Arbeitsauftrag 1: Gib bitte einen Abschnitt aus dem Text über Shopping-Apps im Einzelhandel unverändert aus, und zwar alles von „Gemeint sind Shopping-Apps, mit“ bis hinunter zu „mit sich bringt.“.
Arbeitsauftrag 2: Setze den Text über Shopping-Apps im Einzelhandel im Anschluss an seinen letzten Satz fort.

Dokumentauszug:
*****

Das Berliner Alexa hat eine. Der Berlin Boulevard hat eine. Das Alstertal-Einkaufszentrum hat eine.

Gemeint sind Shopping-Apps, mit denen der lokale Einzelhandel die Nutzerströme in seine Geschäfte locken will. Der Druck sinkender Produktivität lastet unvermindert auf den stationären Händlern, und nicht nur mittlere und Randlagen sind betroffen. Auch in den Zentren selbst lohnt nicht mehr jeder Quadratmeter. Dass eine Mode-Ikone wie Eickhoff in Düsseldorf seinen Laden schließt, ist ein deutliches Zeichen für den Strukturwandel, den die online-vermittelte direkte, verkürzte Beschaffungskette zwischen Hersteller und Endkunde mit sich bringt.

*****

Ausgangsmaterial:
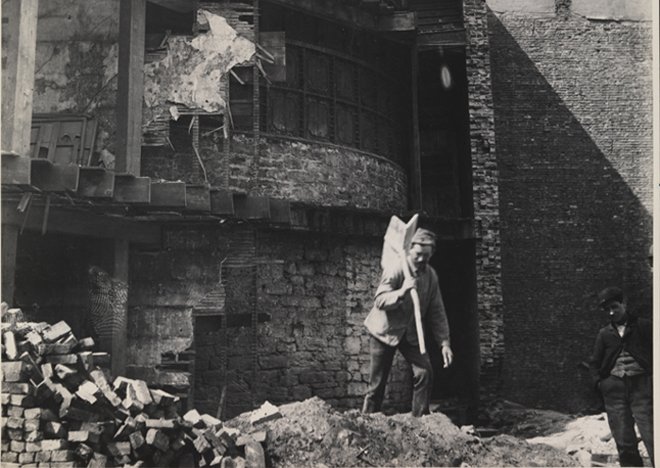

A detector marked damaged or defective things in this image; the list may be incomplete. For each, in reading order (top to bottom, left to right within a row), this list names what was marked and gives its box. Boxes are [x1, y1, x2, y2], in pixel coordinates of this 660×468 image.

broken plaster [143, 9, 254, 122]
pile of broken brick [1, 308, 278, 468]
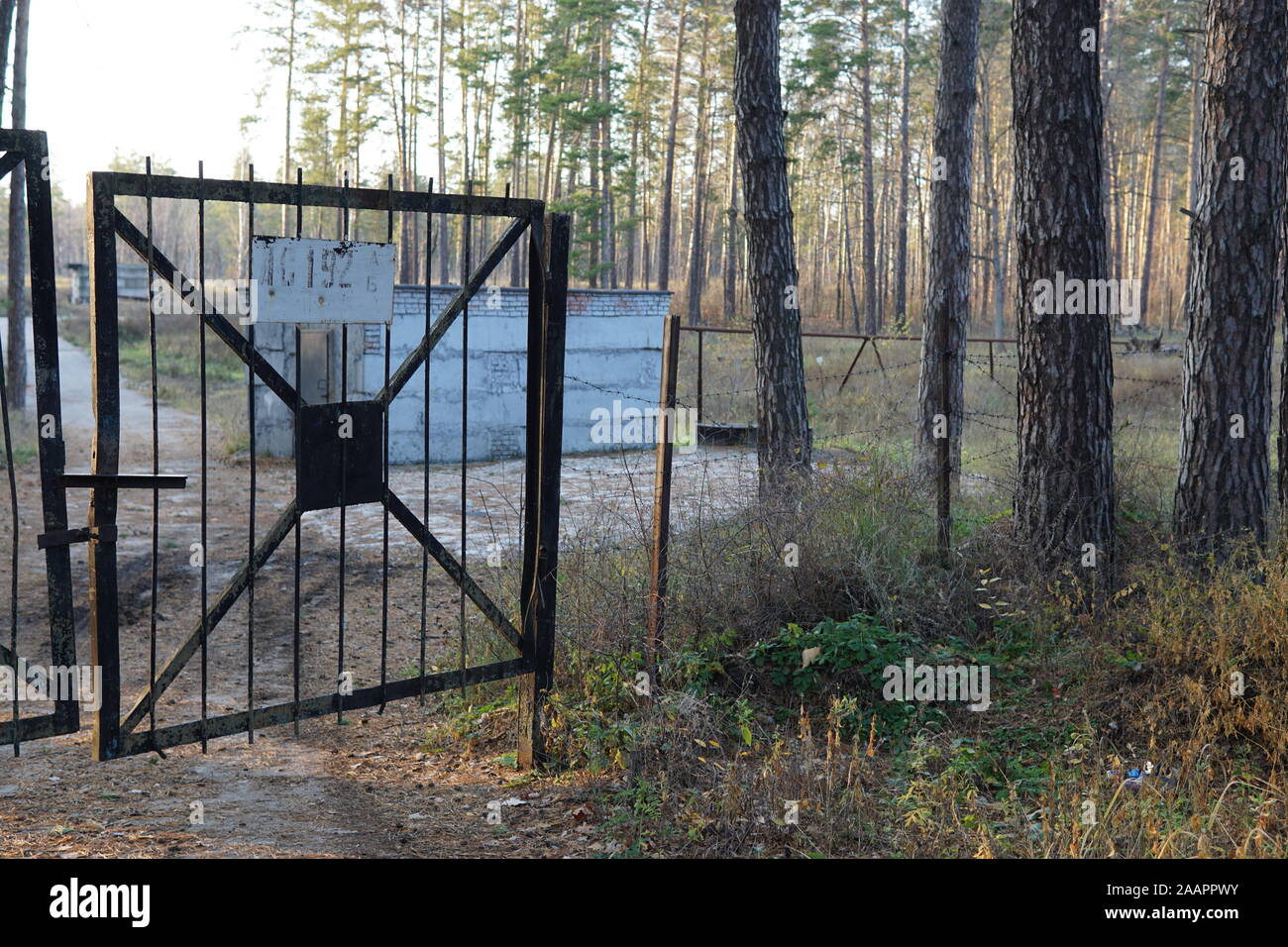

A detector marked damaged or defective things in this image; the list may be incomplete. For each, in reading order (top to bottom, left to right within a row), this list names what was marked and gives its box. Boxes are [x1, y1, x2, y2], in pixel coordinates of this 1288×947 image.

*****

Schriftliche Antwort 1:
Gemeint sind Shopping-Apps, mit denen der lokale Einzelhandel die Nutzerströme in seine Geschäfte locken will. Der Druck sinkender Produktivität lastet unvermindert auf den stationären Händlern, und nicht nur mittlere und Randlagen sind betroffen. Auch in den Zentren selbst lohnt nicht mehr jeder Quadratmeter. Dass eine Mode-Ikone wie Eickhoff in Düsseldorf seinen Laden schließt, ist ein deutliches Zeichen für den Strukturwandel, den die online-vermittelte direkte, verkürzte Beschaffungskette zwischen Hersteller und Endkunde mit sich bringt.

Schriftliche Antwort 2:
In Hamburg gibt es zwei lokale Initiativen, die einen Blick wert sind:

  • Productmate.de vereint bald 250 lokale Händler und setzt auf Inspiration und lokale Nähe. Die Mobile Site - keine App - sortiert die Suchergebnisse nach Entfernung zum Standort des Nutzers. Mehr nicht. Das macht allerdings durchaus Sinn: Wenn ich am Eingang der Mönckebergstraße stehe, kann ich einfach mal die Bildkacheln durchblättern und stoße vielleicht auf interessante Produkte, die ich nicht im Kopf hatte – und die in Bummel-Reichweite liegen. Als lokales Produktverzeichnis oder zum Reservieren der Stücke taugt die mobile Anwendung bislang nicht. Kann aber vielleicht noch kommen.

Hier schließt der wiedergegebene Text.